The domestic competitions in cooking, quilting, and the like are a vital part of the fair. This year’s entries included a whimsical dog quilt:
Along with hundreds of jellies and pickles:
And this intriguing layer cake:
I’m not sure if political booths are a conventional part of county fairs, but they are present every year at our fair:
The difference in those two pictures reflects the reality of politics in Allen County. Republicans definitely have the majority here. Many people here vote a straight Republican ticket with little reflection and no irony, kind of like the guy who wore a Johnny Bench jersey to the fair. When I think of Johnny Bench, the first and only thing that comes to mind is that 70’s commercial he did for Preparation H that featured him sliding into home base with his rear dragging the ground.
Back to the topic of our evening at the fair . . . five hours slipped away before I stopped long enough to wonder what time it was. By eleven o’clock, the lines for carnival rides had grown thin, and the food trucks were shutting down for the night. As we walked back to our car in the dark, I suggested that we visit another county fair or two before fair season ends in late September. I hope we will discover that a fair is just as delightful when it’s wedged into the school year.

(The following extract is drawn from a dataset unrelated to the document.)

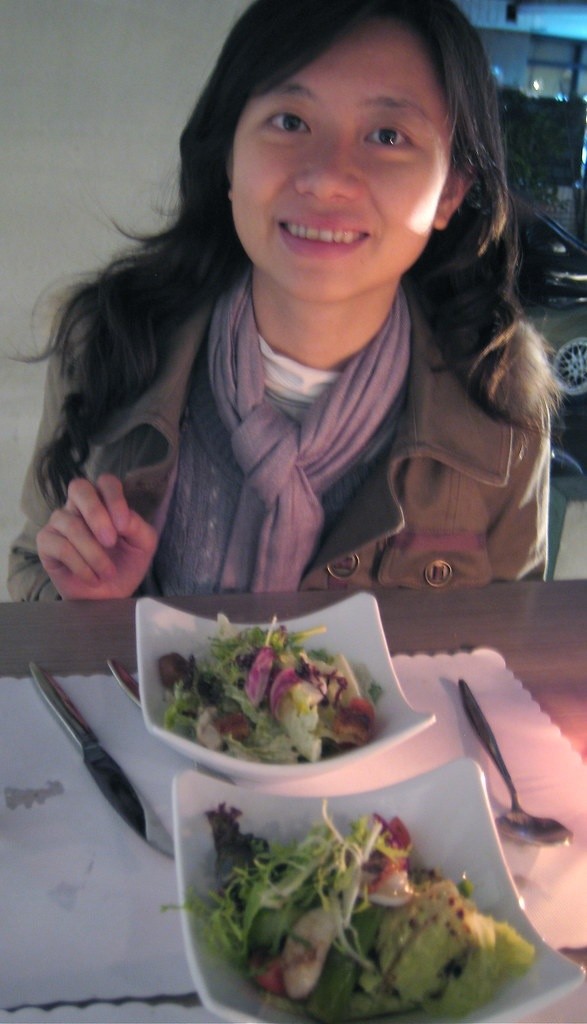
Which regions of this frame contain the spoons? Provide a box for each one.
[456,676,574,846]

Today we ventured to the Columbus Zoo. Every time I visit a zoo, I noticed that pregnant women are very well represented. What is it about zoos that attract expectant mothers? When I myself was pregnant sixteen years ago, I visited the Tacoma Zoo several times. There’s nothing quite like pregnancy to make one fall to earth and see that we very much belong to the natural world, no matter what lofty heights our minds may reach.
The crowd was very dense today. I felt lucky that I was able to linger long enough to steady my camera in front of some of the animals. I reside in a fairly small town, and I don’t know how folks from large cities grow accustomed to heavy crowds and thick traffic.

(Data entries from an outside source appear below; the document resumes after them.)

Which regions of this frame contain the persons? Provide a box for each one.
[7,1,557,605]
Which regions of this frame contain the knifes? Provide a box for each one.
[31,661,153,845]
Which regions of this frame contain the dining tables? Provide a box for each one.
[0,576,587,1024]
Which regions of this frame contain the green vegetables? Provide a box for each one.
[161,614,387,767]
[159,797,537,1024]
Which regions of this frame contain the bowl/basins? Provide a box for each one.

My daughter and I were hoping to see the supremely puffy Pallas cats frolicking about, but they were resting both times we visited their area today:
This tiger was likewise occupied:
The avian population looked as splendid as ever:
We managed to secure a good standing place for the Cheetah Run, where we learned that cheetahs can accelerate to top speed in as little as three seconds. The cheetahs at this zoo also have a Labrador companion who tries his best to sprint like his feline friends:
After I’d returned home and reviewed all the pictures I’d taken, I realized that I didn’t capture any good pictures of family members who joined me on this trip. In this one, a concrete feline looks like he’s planning to eat my dad’s arm:
I capped a busy Monday with a quick walk through my neighborhood wetlands. These shots were taken within an hour of sunset, and the long light reigned as I walked past thousands of tall thistle that have begun their subtle blooming.

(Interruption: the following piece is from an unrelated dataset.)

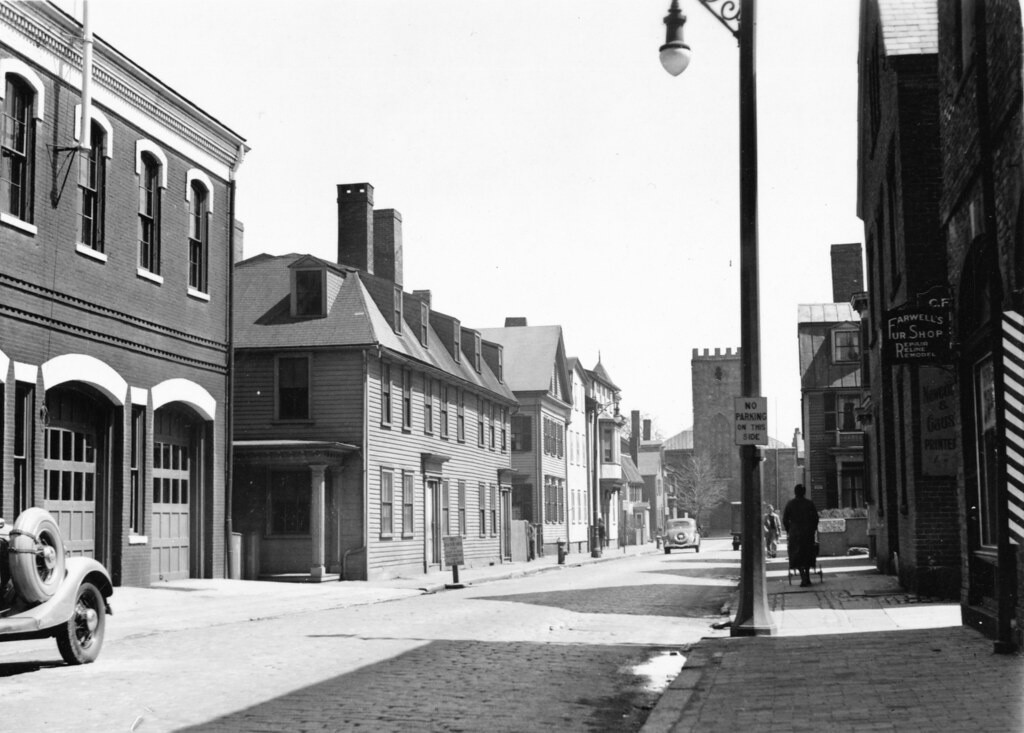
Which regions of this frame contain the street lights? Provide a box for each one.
[655,0,782,638]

Heavy morning rain yielded to high humidity and gusting wind in the early afternoon. I didn’t see reliable sunshine until well into the evening. At this point, the star of this show is definitely my pink hibiscus. It will open its hundreds of blooms over the next month, and I will photograph many of them, hoping to see them anew each time.
The neighborhood wetlands are thriving in the wake of recent heavy rain. Gray-headed coneflower and its drooping petals are dominating that landscape. There were thousands of them in bloom as I walked through the wetlands this morning:
I also spotted chicory, which blooms in abundance around here, both in drought and heavy rain:
Every year when I first see chicory, I remember the summer of 1988, when so little rain fell that I worried it might be the only plant to survive. That was the summer my dad began working as a church groundskeeper, but the drought gave him no reprieve from mowing. The chicory was so abundant it could be mowed.
So far the summer has established a pattern of cloudy weekdays with sunny weekend mornings. I could use more sunshine during the week, but I hope the Saturday and Sunday light persists.
Purple milkweed (Asclepias syriaca) is easy to find here in Ohio in June and early July. Its lavender flower clusters can be found in ditches and home gardens alike. Orange milkweed, also known as butterfly weed or Asclepias tuberosa, is more elusive. If I spot in a prairie, it is far from the margins. I have yet to see it as a specimen plant in a public garden.
Today I spotted two large orange milkweed plants at a local wildflower prairie. My view was obstructed partially by bee balm and other wildflowers that aren’t so photo shy.